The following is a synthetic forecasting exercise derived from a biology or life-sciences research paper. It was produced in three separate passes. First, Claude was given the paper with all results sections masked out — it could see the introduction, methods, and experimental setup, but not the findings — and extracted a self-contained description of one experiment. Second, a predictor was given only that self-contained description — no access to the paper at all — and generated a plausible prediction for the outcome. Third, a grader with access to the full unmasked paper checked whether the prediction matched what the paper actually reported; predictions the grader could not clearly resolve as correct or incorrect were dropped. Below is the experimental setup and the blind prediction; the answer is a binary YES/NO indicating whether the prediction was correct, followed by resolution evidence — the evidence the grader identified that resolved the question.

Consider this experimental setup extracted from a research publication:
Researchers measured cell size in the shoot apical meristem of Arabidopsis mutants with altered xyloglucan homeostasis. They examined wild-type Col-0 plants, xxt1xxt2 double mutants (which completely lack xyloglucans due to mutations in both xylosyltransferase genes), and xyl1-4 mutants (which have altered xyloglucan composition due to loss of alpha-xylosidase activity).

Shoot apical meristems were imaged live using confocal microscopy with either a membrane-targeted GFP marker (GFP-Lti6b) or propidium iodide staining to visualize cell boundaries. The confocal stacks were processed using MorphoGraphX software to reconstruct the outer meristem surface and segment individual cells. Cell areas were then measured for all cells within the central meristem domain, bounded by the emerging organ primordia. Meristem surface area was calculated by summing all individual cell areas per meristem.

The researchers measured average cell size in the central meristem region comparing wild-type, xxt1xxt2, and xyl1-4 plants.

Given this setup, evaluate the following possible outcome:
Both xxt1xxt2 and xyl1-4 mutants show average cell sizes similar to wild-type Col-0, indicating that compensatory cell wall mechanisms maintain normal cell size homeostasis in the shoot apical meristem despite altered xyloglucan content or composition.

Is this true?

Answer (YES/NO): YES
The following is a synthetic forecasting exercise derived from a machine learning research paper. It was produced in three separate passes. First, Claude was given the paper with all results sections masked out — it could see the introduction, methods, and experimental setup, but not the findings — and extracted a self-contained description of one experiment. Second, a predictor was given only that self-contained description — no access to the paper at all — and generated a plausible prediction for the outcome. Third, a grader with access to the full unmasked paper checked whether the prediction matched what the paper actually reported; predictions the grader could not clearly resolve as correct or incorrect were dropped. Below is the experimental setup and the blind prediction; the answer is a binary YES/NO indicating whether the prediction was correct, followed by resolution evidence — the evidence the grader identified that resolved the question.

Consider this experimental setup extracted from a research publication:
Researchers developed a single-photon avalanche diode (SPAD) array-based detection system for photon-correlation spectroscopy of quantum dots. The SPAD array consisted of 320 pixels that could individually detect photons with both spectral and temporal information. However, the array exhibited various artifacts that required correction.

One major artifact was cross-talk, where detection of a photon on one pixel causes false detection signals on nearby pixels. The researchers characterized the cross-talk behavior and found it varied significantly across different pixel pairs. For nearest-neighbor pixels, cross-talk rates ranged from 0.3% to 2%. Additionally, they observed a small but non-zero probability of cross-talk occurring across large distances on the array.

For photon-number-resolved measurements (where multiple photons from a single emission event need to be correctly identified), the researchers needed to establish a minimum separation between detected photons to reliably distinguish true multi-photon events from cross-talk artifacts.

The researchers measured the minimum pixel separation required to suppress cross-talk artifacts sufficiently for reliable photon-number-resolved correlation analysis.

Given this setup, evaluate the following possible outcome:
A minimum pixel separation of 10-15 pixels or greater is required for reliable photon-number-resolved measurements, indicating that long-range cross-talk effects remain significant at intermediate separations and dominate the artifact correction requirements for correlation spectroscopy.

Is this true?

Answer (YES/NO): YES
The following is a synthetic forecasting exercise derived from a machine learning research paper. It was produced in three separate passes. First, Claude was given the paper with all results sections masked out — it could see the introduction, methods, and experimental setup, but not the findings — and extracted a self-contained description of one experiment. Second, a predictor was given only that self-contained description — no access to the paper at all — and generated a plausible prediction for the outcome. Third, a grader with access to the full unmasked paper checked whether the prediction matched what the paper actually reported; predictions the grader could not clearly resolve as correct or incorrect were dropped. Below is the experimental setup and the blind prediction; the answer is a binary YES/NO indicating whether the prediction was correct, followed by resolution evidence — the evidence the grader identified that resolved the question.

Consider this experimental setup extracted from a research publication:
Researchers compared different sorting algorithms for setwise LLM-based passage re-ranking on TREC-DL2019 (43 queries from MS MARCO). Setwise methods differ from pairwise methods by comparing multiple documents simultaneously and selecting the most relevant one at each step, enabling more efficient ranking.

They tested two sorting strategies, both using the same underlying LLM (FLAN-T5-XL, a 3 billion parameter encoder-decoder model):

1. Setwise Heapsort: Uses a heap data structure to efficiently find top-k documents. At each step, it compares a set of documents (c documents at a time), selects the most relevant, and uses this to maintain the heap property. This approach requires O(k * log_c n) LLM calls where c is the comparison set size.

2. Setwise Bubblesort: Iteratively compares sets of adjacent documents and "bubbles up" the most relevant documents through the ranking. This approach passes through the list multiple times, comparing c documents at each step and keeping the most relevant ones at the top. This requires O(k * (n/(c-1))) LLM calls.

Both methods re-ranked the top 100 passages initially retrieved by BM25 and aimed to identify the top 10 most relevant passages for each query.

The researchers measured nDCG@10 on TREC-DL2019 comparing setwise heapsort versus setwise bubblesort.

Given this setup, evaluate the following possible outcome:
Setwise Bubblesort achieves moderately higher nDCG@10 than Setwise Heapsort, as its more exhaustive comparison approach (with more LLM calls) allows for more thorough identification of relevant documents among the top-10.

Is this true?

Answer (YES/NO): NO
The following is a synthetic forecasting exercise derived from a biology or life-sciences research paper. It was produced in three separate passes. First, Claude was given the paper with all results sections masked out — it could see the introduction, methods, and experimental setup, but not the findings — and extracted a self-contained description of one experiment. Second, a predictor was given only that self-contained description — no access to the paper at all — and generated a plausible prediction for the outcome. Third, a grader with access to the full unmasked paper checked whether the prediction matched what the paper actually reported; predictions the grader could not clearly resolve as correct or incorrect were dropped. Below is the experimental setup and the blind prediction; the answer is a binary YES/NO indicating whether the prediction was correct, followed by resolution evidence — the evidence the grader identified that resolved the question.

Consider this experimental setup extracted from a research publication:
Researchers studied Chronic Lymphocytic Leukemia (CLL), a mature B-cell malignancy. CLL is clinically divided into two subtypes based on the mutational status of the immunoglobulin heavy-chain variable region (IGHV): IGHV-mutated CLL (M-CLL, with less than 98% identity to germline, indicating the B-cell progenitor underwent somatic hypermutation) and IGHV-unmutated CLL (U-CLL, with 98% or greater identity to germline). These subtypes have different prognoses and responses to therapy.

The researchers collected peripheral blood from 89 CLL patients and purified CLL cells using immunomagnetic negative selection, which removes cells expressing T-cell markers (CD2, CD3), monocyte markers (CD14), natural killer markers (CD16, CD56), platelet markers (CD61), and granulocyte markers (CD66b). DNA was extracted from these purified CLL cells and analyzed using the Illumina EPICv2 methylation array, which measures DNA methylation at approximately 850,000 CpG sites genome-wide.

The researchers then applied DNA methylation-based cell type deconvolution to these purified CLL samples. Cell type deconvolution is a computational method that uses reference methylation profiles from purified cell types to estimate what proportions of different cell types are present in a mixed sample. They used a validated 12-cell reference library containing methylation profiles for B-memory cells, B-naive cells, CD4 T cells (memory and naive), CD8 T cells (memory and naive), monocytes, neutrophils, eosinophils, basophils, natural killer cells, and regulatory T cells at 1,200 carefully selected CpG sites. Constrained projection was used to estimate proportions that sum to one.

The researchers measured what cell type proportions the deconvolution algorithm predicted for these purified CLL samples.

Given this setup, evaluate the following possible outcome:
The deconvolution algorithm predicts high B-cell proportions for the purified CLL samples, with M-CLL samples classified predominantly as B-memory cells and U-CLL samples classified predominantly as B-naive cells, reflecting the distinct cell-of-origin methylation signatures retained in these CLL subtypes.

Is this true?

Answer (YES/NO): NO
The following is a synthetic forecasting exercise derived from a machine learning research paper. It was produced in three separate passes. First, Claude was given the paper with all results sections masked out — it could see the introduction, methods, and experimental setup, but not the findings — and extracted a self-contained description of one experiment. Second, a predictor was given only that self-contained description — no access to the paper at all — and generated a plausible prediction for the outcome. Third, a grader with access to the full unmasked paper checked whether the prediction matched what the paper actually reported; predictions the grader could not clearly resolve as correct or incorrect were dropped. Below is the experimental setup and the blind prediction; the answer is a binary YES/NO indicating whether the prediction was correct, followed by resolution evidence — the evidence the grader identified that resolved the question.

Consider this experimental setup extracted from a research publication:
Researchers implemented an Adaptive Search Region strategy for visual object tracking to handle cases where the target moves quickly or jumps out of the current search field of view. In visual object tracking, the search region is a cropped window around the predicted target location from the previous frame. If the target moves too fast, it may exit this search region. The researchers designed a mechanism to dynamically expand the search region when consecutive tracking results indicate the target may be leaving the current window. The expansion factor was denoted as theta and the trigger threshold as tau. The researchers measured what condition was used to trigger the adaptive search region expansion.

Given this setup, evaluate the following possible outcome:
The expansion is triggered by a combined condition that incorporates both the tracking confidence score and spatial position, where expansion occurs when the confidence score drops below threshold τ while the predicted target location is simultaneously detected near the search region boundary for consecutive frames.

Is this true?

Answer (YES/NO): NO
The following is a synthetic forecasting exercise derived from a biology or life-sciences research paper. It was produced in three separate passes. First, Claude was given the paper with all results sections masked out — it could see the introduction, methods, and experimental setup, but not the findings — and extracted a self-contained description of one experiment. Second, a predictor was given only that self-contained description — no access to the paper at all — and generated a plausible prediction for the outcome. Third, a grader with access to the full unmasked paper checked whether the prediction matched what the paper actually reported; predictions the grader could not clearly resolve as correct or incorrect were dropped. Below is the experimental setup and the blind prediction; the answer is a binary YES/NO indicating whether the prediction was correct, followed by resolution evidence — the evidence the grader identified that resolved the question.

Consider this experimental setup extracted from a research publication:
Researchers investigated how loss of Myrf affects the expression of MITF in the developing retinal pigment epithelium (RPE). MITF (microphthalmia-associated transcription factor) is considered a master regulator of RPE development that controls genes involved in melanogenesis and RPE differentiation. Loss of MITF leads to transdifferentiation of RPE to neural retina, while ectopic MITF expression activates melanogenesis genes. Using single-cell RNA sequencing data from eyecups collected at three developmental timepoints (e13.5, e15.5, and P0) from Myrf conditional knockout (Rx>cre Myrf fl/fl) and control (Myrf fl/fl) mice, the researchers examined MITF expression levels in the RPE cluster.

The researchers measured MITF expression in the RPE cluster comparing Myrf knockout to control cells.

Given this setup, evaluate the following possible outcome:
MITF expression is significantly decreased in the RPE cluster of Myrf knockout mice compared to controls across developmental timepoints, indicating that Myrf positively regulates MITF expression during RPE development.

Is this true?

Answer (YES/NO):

========

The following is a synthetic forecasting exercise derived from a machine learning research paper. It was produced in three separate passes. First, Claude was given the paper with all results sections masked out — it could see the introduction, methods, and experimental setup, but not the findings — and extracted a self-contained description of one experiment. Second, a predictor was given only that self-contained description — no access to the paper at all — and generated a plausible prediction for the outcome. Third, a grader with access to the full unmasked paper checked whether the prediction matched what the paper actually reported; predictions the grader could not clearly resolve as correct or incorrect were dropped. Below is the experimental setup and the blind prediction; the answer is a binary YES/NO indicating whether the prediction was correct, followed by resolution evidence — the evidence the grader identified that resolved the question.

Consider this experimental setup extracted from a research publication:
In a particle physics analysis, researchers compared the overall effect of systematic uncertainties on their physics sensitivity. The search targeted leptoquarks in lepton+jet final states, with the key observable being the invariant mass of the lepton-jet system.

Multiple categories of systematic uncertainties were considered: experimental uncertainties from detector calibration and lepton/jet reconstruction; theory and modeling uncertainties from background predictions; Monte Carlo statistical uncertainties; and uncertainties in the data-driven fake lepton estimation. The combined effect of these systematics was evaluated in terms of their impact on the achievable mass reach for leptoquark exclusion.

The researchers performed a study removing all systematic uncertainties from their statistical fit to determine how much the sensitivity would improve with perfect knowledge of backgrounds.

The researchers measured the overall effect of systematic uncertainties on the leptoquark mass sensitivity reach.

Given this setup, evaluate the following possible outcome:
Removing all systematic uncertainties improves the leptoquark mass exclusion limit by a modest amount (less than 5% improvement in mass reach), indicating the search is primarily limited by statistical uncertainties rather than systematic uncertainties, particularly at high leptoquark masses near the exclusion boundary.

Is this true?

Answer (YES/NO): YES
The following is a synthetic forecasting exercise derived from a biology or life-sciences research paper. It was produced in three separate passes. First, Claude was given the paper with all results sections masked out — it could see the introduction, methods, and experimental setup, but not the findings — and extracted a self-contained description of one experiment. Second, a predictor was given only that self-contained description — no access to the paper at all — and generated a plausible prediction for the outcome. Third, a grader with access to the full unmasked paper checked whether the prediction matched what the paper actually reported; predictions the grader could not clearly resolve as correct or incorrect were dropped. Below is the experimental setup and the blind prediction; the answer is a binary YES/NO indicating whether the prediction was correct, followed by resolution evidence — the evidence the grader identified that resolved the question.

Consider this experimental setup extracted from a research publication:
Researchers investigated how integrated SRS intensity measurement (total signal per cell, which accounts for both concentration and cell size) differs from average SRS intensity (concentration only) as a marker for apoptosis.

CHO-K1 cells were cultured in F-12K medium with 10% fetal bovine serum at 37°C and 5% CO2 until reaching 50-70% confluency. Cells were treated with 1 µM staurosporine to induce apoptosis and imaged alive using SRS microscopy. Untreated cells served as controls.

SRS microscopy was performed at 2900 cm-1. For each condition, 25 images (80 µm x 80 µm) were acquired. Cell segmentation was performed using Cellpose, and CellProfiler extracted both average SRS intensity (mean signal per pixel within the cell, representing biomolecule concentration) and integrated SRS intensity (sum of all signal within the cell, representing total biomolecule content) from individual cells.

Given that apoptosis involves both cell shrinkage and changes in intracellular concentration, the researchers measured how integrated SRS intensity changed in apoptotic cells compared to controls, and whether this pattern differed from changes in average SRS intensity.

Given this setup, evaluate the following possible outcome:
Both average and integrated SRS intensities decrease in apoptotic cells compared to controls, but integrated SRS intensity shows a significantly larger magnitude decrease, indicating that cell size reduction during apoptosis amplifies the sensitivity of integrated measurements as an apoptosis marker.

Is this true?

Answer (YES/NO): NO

========

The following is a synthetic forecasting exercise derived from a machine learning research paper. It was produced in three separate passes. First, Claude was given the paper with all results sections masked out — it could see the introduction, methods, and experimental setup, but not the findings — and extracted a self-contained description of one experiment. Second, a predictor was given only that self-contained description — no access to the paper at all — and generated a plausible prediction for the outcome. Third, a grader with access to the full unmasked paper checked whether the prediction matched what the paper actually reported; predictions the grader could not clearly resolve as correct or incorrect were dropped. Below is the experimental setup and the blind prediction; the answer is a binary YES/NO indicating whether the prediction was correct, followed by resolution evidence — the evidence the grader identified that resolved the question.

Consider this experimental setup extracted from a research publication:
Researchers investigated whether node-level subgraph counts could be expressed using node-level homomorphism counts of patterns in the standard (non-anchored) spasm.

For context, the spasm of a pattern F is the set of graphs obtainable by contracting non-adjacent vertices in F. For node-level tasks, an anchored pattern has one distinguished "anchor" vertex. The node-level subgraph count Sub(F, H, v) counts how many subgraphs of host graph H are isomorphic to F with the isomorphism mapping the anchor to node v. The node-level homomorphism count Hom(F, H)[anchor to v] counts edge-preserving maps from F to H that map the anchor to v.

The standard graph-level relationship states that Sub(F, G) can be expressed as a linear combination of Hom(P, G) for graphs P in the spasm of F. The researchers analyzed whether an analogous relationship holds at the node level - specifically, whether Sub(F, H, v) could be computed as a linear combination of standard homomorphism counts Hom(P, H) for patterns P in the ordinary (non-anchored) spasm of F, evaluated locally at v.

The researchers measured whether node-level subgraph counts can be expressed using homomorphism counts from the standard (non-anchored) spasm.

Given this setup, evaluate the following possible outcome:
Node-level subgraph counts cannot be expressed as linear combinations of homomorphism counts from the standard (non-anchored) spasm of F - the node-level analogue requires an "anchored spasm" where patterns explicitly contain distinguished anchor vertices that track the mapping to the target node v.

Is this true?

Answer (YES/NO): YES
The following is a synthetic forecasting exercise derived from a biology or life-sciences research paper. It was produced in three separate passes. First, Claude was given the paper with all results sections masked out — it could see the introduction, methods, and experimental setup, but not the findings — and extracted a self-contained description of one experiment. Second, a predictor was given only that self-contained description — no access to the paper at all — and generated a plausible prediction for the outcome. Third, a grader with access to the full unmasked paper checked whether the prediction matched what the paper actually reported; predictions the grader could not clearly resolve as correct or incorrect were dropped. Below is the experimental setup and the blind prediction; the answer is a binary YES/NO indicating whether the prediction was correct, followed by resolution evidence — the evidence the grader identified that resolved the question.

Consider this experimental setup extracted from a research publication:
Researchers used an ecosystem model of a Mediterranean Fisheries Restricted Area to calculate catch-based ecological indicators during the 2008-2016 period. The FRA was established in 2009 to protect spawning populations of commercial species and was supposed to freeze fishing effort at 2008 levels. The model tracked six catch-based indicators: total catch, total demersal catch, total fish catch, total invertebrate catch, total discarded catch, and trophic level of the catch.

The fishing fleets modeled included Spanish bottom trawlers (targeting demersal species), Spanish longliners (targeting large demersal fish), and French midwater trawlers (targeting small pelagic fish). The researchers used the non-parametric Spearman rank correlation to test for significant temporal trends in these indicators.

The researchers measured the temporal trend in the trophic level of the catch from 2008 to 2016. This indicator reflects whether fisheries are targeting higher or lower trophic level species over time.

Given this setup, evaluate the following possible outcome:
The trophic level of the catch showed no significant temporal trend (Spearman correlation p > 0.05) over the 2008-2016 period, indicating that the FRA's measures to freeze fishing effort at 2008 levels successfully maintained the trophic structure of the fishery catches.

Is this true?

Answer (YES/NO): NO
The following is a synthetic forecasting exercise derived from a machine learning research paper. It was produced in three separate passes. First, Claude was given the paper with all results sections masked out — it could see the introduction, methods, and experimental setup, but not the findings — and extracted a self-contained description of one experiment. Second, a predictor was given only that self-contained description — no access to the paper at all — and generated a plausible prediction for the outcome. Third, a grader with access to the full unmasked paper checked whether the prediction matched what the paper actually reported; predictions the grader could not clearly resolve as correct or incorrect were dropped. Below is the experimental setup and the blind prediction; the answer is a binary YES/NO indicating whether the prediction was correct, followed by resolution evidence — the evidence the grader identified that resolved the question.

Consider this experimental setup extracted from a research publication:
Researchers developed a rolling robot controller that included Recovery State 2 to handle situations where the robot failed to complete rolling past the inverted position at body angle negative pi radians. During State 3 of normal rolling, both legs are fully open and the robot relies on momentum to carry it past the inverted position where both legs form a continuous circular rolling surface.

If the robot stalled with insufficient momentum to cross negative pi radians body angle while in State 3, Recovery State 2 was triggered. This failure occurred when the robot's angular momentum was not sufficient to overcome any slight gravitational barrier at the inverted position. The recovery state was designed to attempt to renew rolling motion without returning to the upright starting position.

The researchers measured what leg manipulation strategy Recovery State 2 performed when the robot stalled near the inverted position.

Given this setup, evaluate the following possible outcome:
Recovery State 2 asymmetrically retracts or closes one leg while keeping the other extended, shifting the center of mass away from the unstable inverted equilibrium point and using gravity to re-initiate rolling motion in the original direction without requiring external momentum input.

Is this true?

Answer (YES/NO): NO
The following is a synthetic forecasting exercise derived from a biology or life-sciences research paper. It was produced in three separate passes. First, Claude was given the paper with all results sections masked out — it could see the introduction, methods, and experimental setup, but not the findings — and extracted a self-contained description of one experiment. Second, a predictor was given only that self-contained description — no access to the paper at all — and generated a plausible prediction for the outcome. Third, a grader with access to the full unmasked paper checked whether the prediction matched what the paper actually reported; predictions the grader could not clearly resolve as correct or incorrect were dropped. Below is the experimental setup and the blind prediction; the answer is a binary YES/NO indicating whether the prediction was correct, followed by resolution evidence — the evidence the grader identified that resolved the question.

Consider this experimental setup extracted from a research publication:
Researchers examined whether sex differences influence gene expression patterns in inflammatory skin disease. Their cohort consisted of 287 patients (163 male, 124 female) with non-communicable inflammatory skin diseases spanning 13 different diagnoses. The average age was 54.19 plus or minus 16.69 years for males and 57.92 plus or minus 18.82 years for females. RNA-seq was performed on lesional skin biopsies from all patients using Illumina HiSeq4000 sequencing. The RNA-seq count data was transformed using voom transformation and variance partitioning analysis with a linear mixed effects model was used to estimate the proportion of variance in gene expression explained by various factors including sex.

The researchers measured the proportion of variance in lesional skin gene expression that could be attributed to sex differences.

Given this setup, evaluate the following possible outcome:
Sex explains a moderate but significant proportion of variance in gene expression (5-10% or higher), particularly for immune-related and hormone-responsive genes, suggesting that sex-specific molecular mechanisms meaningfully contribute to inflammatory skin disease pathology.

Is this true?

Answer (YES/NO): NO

========

TASK. Using the material, show each line where the string "detected" can be found.

RESPONSE TO THIS EXERCISE.
For photon-number-resolved measurements (where multiple photons from a single emission event need to be correctly identified), the researchers needed to establish a minimum separation between detected photons to reliably distinguish true multi-photon events from cross-talk artifacts.
The expansion is triggered by a combined condition that incorporates both the tracking confidence score and spatial position, where expansion occurs when the confidence score drops below threshold τ while the predicted target location is simultaneously detected near the search region boundary for consecutive frames.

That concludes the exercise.